§ **Action item**
Make an exact copy of the entries below.

§ **Data shown**
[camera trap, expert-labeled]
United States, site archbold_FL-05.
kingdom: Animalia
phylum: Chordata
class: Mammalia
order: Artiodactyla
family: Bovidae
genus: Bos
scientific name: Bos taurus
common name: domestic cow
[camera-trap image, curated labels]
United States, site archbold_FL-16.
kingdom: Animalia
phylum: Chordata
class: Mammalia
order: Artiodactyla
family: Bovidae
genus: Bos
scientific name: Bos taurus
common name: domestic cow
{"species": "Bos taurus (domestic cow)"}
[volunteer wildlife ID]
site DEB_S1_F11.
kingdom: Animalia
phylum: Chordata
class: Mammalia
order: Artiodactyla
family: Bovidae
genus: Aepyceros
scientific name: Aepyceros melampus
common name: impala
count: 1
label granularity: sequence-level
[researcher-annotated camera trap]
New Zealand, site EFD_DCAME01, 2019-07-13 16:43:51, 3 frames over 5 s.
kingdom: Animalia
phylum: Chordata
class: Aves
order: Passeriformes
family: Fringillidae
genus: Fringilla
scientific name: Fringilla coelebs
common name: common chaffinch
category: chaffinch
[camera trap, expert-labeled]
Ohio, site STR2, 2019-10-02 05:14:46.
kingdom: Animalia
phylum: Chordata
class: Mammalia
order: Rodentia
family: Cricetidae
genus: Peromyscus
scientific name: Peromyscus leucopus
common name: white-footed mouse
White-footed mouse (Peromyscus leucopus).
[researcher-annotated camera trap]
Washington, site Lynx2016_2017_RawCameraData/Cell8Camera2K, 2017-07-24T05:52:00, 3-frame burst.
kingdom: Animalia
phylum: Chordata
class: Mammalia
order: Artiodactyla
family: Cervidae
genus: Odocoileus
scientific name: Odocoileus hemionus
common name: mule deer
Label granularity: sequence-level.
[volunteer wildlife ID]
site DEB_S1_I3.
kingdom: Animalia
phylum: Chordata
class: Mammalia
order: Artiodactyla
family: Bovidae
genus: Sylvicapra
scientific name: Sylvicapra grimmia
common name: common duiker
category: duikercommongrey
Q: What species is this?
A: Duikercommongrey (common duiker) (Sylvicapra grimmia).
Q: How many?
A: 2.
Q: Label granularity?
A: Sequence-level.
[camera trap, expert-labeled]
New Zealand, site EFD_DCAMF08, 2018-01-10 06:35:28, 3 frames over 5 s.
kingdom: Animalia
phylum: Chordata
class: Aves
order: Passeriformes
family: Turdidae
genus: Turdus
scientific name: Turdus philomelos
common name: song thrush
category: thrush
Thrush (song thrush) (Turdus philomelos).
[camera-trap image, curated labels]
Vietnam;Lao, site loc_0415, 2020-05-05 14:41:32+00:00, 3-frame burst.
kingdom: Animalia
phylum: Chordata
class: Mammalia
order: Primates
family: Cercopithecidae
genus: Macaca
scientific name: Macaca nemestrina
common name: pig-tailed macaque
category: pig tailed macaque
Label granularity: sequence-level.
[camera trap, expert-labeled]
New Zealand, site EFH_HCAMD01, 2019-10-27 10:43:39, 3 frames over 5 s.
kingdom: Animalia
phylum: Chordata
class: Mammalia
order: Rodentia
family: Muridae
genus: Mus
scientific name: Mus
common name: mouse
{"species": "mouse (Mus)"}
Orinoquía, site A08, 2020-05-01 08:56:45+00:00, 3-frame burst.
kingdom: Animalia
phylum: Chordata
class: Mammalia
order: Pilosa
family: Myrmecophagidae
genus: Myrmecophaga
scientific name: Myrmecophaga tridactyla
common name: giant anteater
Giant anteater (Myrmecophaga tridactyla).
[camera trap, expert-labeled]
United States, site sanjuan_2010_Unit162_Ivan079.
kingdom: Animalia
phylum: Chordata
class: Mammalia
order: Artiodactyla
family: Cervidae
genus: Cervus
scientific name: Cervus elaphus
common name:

§ **Final answer**
[camera trap, expert-labeled]
United States, site archbold_FL-05.
kingdom: Animalia
phylum: Chordata
class: Mammalia
order: Artiodactyla
family: Bovidae
genus: Bos
scientific name: Bos taurus
common name: domestic cow
[camera-trap image, curated labels]
United States, site archbold_FL-16.
kingdom: Animalia
phylum: Chordata
class: Mammalia
order: Artiodactyla
family: Bovidae
genus: Bos
scientific name: Bos taurus
common name: domestic cow
{"species": "Bos taurus (domestic cow)"}
[volunteer wildlife ID]
site DEB_S1_F11.
kingdom: Animalia
phylum: Chordata
class: Mammalia
order: Artiodactyla
family: Bovidae
genus: Aepyceros
scientific name: Aepyceros melampus
common name: impala
count: 1
label granularity: sequence-level
[researcher-annotated camera trap]
New Zealand, site EFD_DCAME01, 2019-07-13 16:43:51, 3 frames over 5 s.
kingdom: Animalia
phylum: Chordata
class: Aves
order: Passeriformes
family: Fringillidae
genus: Fringilla
scientific name: Fringilla coelebs
common name: common chaffinch
category: chaffinch
[camera trap, expert-labeled]
Ohio, site STR2, 2019-10-02 05:14:46.
kingdom: Animalia
phylum: Chordata
class: Mammalia
order: Rodentia
family: Cricetidae
genus: Peromyscus
scientific name: Peromyscus leucopus
common name: white-footed mouse
White-footed mouse (Peromyscus leucopus).
[researcher-annotated camera trap]
Washington, site Lynx2016_2017_RawCameraData/Cell8Camera2K, 2017-07-24T05:52:00, 3-frame burst.
kingdom: Animalia
phylum: Chordata
class: Mammalia
order: Artiodactyla
family: Cervidae
genus: Odocoileus
scientific name: Odocoileus hemionus
common name: mule deer
Label granularity: sequence-level.
[volunteer wildlife ID]
site DEB_S1_I3.
kingdom: Animalia
phylum: Chordata
class: Mammalia
order: Artiodactyla
family: Bovidae
genus: Sylvicapra
scientific name: Sylvicapra grimmia
common name: common duiker
category: duikercommongrey
Q: What species is this?
A: Duikercommongrey (common duiker) (Sylvicapra grimmia).
Q: How many?
A: 2.
Q: Label granularity?
A: Sequence-level.
[camera trap, expert-labeled]
New Zealand, site EFD_DCAMF08, 2018-01-10 06:35:28, 3 frames over 5 s.
kingdom: Animalia
phylum: Chordata
class: Aves
order: Passeriformes
family: Turdidae
genus: Turdus
scientific name: Turdus philomelos
common name: song thrush
category: thrush
Thrush (song thrush) (Turdus philomelos).
[camera-trap image, curated labels]
Vietnam;Lao, site loc_0415, 2020-05-05 14:41:32+00:00, 3-frame burst.
kingdom: Animalia
phylum: Chordata
class: Mammalia
order: Primates
family: Cercopithecidae
genus: Macaca
scientific name: Macaca nemestrina
common name: pig-tailed macaque
category: pig tailed macaque
Label granularity: sequence-level.
[camera trap, expert-labeled]
New Zealand, site EFH_HCAMD01, 2019-10-27 10:43:39, 3 frames over 5 s.
kingdom: Animalia
phylum: Chordata
class: Mammalia
order: Rodentia
family: Muridae
genus: Mus
scientific name: Mus
common name: mouse
{"species": "mouse (Mus)"}
Orinoquía, site A08, 2020-05-01 08:56:45+00:00, 3-frame burst.
kingdom: Animalia
phylum: Chordata
class: Mammalia
order: Pilosa
family: Myrmecophagidae
genus: Myrmecophaga
scientific name: Myrmecophaga tridactyla
common name: giant anteater
Giant anteater (Myrmecophaga tridactyla).
[camera trap, expert-labeled]
United States, site sanjuan_2010_Unit162_Ivan079.
kingdom: Animalia
phylum: Chordata
class: Mammalia
order: Artiodactyla
family: Cervidae
genus: Cervus
scientific name: Cervus elaphus
common name:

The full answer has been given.